─── Document passage ───
Agile Maxims Presentation at Agile Open SoCal 2012
The Agile Manifesto – Values and Principles are the foundation.
My Maxims are not meant to distract from or replace them. My Maxims are just another way to for me to frame my thinking.
I spend a lot of time scrutinizing the things I value to make sure I can minimize my blind spots and unknowns, at least the ones that make the most difference. Seems I am usually my own worst enemy.
I share my Maxims so I can get feedback from you and learn where I can improve. Please be kind.
Agile Open So Cal 2012 at UC Irvine.
Once again I have been able to participate in the Agile Open So Cal at UC Irvine. Great fun, great people, great sessions, great etc. Several people had seen me tweet these “Maxims” or heard me talk about them before, and asked me to present them again. It takes VERY LITTLE URGING to get me to talk about Agile, Lean, Clean Code, or anything programming. So, I proposed a session – and here are the notes:
Title: The 8 Agile Maxims of Software Development
Byline: This time it’s personal. With Woody, it’s always personal.
───
● **Using the information**
• 1. Answer these questions about the passage on Agile Maxims:
(a) Where was Agile Open So Cal 2012 held?
(b) What does the writer name as the foundation?
(c) How many maxims does the session title promise?
• 2. Carry on the passage on Agile Maxims past its final line, the byline.
The listing that comes next is from a different source.
─── Given material ───
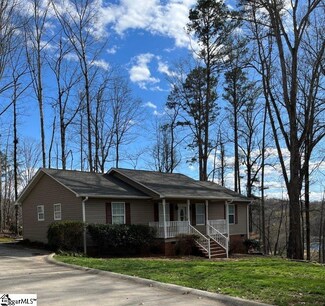 982 Bates Crossing Rd, Travelers Rest, SC 29690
───
● **Answers per task**
• 1.
(a) At UC Irvine.
(b) The Agile Manifesto – Values and Principles.
(c) Eight.

• 2.
Here they be (in no particular order – you can mix and match):
1- It is in the doing of the work that we discover the work that we must do. Doing exposes reality.
I live this daily. Thinking about stuff is obviously worthwhile – I don’t discount that. But doing is way more important.
2 – “Responding to Change” is impossible unless code is easy to change, easy to maintain, easy to fix, easy to enhance, easy to read, and easy to discard.
The “easy qualities” – I learned them from the greatest programmer I have ever worked with: Fred Zuill, my little brother. Back in the 90’s he used to do a talk on the Qualities of Software that was pithy, meaningful, and wickedly sardonic. If you ever get a chance to hear him speak, do it. If you see him please remind him he owes me $18.
3 – Question Everything – put special focus on our deepest held beliefs. What we trust most hides our biggest problems.
I’m pretty good at getting comfortable in my ways. Gotta work at keeping that from blocking improvement. When I really believe something, I’m likely to be fooling myself. Lets keep things uncomfortably wonky.
4 – “Working Software” is software that users are actually using. Until it’s in use it is truly useless.
This is my understanding of how “Working Software” should be thought of (as in the Agile Value of “Working Software over Comprehensive Documentation”).
Let’s not fool ourselves: “Potentially Deliverable” is a lot like “The check is in the mail”.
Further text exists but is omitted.